What you are asked to do
Once the records have been read, set every one down as it stands.

═════ Material to process

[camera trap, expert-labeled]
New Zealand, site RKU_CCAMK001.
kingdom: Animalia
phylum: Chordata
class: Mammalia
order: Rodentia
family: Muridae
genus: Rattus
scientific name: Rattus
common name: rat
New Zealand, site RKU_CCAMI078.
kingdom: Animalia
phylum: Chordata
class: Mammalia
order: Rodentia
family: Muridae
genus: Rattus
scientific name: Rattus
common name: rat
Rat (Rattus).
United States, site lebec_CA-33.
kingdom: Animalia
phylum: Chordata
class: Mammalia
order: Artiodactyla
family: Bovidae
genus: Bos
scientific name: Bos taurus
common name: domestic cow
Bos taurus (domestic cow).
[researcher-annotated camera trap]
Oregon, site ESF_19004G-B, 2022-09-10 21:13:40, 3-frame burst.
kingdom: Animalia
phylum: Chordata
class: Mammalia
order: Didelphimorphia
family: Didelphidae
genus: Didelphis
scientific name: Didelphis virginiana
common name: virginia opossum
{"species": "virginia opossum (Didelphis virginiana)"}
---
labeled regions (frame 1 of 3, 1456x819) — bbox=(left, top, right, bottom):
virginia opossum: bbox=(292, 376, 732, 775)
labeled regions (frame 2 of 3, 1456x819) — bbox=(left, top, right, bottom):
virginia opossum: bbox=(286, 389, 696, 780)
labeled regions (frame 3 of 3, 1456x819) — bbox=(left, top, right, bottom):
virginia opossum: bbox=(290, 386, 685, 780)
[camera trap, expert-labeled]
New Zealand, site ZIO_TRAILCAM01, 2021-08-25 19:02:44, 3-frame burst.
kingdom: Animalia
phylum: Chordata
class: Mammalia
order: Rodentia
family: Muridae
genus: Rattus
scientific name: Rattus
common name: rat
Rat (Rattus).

══════════

Answer for this exercise
[camera trap, expert-labeled]
New Zealand, site RKU_CCAMK001.
kingdom: Animalia
phylum: Chordata
class: Mammalia
order: Rodentia
family: Muridae
genus: Rattus
scientific name: Rattus
common name: rat
New Zealand, site RKU_CCAMI078.
kingdom: Animalia
phylum: Chordata
class: Mammalia
order: Rodentia
family: Muridae
genus: Rattus
scientific name: Rattus
common name: rat
Rat (Rattus).
United States, site lebec_CA-33.
kingdom: Animalia
phylum: Chordata
class: Mammalia
order: Artiodactyla
family: Bovidae
genus: Bos
scientific name: Bos taurus
common name: domestic cow
Bos taurus (domestic cow).
[researcher-annotated camera trap]
Oregon, site ESF_19004G-B, 2022-09-10 21:13:40, 3-frame burst.
kingdom: Animalia
phylum: Chordata
class: Mammalia
order: Didelphimorphia
family: Didelphidae
genus: Didelphis
scientific name: Didelphis virginiana
common name: virginia opossum
{"species": "virginia opossum (Didelphis virginiana)"}
---
labeled regions (frame 1 of 3, 1456x819) — bbox=(left, top, right, bottom):
virginia opossum: bbox=(292, 376, 732, 775)
labeled regions (frame 2 of 3, 1456x819) — bbox=(left, top, right, bottom):
virginia opossum: bbox=(286, 389, 696, 780)
labeled regions (frame 3 of 3, 1456x819) — bbox=(left, top, right, bottom):
virginia opossum: bbox=(290, 386, 685, 780)
[camera trap, expert-labeled]
New Zealand, site ZIO_TRAILCAM01, 2021-08-25 19:02:44, 3-frame burst.
kingdom: Animalia
phylum: Chordata
class: Mammalia
order: Rodentia
family: Muridae
genus: Rattus
scientific name: Rattus
common name: rat
Rat (Rattus).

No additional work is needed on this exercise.